Dramatic Cuts Across the Board
The reductions are substantial and affect multiple price points in Safaricom’s customizable, non-expiring data plans. The Sh51 bundle, previously offering 255MB of data, now provides just 102MB – a reduction of 60%. The Sh100 bundle has been cut from 400MB to 200MB, representing a 50% decrease.
These non-expiring bundles have been particularly popular among Kenyan consumers because they allow users to purchase data without time restrictions, offering flexibility for those who use mobile internet intermittently or want to avoid the pressure of expiring packages.
Silent Implementation, Angry Response
What has particularly angered subscribers is the manner in which the changes were implemented. Safaricom made no public announcement about the reductions, with customers only discovering the cuts when attempting to purchase bundles through the company’s digital platforms over the weekend.
Social media platforms have been flooded with complaints from frustrated Safaricom customers, with many threatening to switch to rival providers Airtel or Faiba, which are being touted as offering better value for money.
“This is daylight robbery,” wrote one subscriber on Twitter. “Double the price with zero communication. Time to move to Airtel.”
Company Response Raises Questions
When confronted with earlier complaints about the bundle changes, Safaricom attributed the issues to a “system problem” and promised to resolve them. However, the company has not issued any public statement explaining the reduction in data volumes or addressing whether this represents a permanent pricing change.
The lack of transparency has only fueled customer anger, with consumer advocates questioning whether the telecom giant is taking advantage of its dominant market position to impose unfavorable terms on subscribers.
Market Implications
Safaricom controls the lion’s share of Kenya’s mobile telecommunications market, with tens of millions of subscribers across the country.
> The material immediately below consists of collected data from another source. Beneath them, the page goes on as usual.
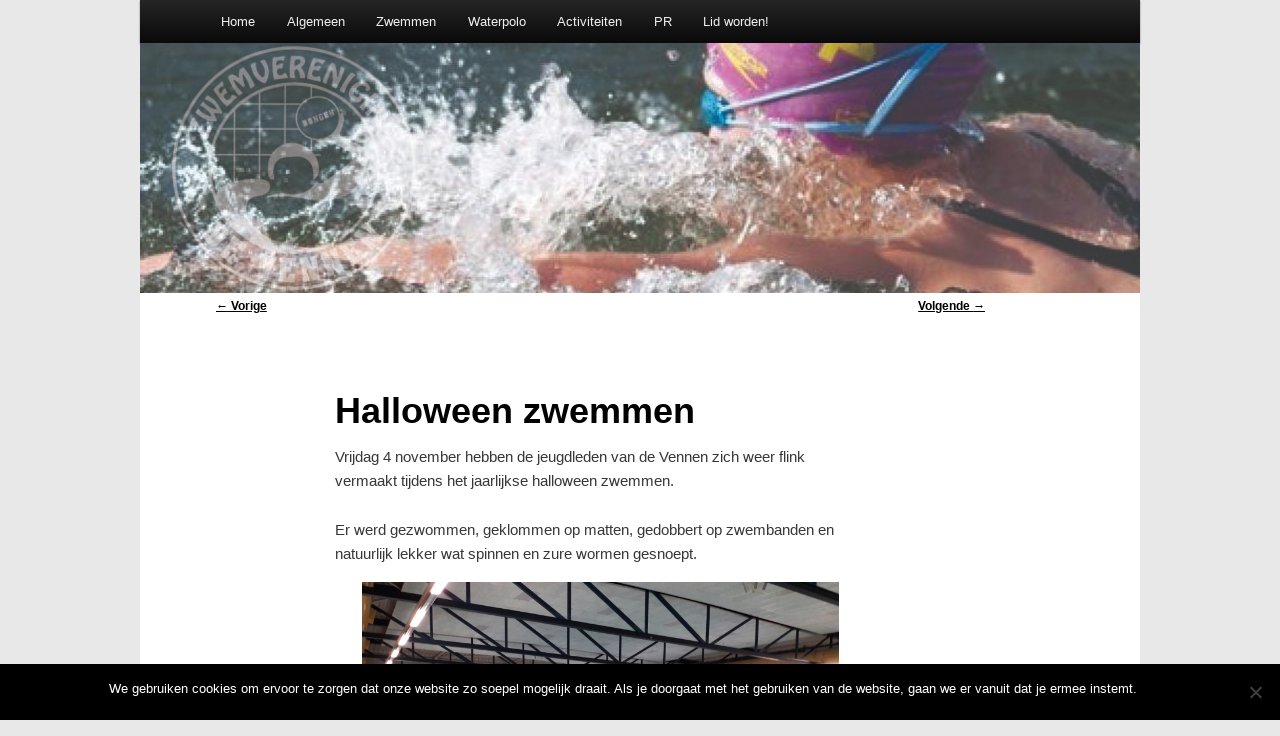

--- FILE ---
content_type: text/css
request_url: https://zvdevennen.nl/wp-content/themes/twentyeleven-child/style.css
body_size: 914
content:
/*
Theme Name:     Twenty Eleven Child
Theme URI:      http://zvdevennen.nl/
Description:    Child theme for the Twenty Eleven theme
Author:         ZV de Vennen
Author URI:     http://zvdevennen.nl/
Template:       twentyeleven
Version:        0.1.0
*/

@import url("../twentyeleven/style.css");

/*  GLOBAL HTML STYLING  */
button {
	background-color: #fcee23;
	font-weight: bold;
	padding: 10px 20px;
	width: 150px;
}

a {
	text-decoration:underline;
}

/* HEADER */
#branding {
	border-top: 0px;
	padding-bottom: 0px;
}
#branding img {
	height: 250px;
}

/* MENU */
#access {
	margin: 0;
}
#access li:hover > a, #access a:focus {
	color: black;
}

/* WIDGET MENU */
#secondary {
	float: right;
	margin-right: 1px;
	width: 220px;
	padding: 10px 10px 10px 30px;
	border-left: 2px solid #fcee23;

}
#secondary.widget-area {
	/* Mogelijke achtergrondkleur */
	/* background-color: rgb(255, 255, 225); */
}

/* BODY */
#main {
	padding: 0px;
	border-right: 2px solid #fcee23;
}
#page {
	margin-top: 0px;
	padding-top: 0px;
	margin-bottom: 0px;
	padding-bottom: 0px;
}

/* CONTENT */
.entry-content, .entry-summary {
	/* padding: 1.625em 0 0; */
	padding: 0px;
}

#content {
	margin: 0 34% 0 7.6%;
	width: 58.4%;
	border-right: 2px solid #fcee23;
	padding-right: 77px;
}

.singular #content, .left-sidebar.singular #content {
border-right: none;
}

.widget a {
font-weight: normal;
}

.widget-title {
	font-size: 12px;
}

/* Image borders */
img[class*="align"],
img[class*="wp-image-"],
#content .gallery .gallery-icon img {/* Add fancy borders to all WordPress-added images but not things like badges and icons and the like */
	border: none;
	padding: 10px 0 0 0;
	max-width: 90%;
}
.wp-caption img {
	border-color: #eee;
}
a:focus img[class*="align"],
a:hover img[class*="align"],
a:active img[class*="align"],
a:focus img[class*="wp-image-"],
a:hover img[class*="wp-image-"],
a:active img[class*="wp-image-"],
#content .gallery .gallery-icon a:focus img,
#content .gallery .gallery-icon a:hover img,
#content .gallery .gallery-icon a:active img {/* Add some useful style to those fancy borders for linked images ... */
	background: #fff;
}
.wp-caption a:focus img,
.wp-caption a:active img,
.wp-caption a:hover img {/* ... including captioned images! */
	background: #fff;
}

/* @group Firefox specific styling */
@-moz-document url-prefix() {
    #branding img {
    	display: inline;
	} 
}

/* @end */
The company’s pricing decisions have significant implications for digital access and affordability in a nation where mobile internet is the primary means of online connectivity for most citizens.
The timing of the cuts is particularly sensitive as Kenyans face rising costs of living across multiple sectors. Mobile data has become essential for everything from mobile banking and online learning to small business operations and government services.
Competitors Circle
Rival telecommunications companies Airtel Kenya and Faiba are likely to capitalize on the discontent, with social media users already sharing comparison charts showing more favorable rates from Safaricom’s competitors.
The exodus of even a small percentage of Safaricom’s massive customer base could represent significant revenue losses for the company, particularly if the changes push price-sensitive consumers to explore alternatives they might not have otherwise considered.
As of publication, Safaricom had not responded to requests for comment on whether the bundle reductions are permanent, what prompted the changes, or whether the company plans to communicate directly with affected customers about the new pricing structure.
For now, Kenyan mobile users are left calculating whether their loyalty to the country’s dominant telecom provider still makes financial sense in an increasingly competitive market.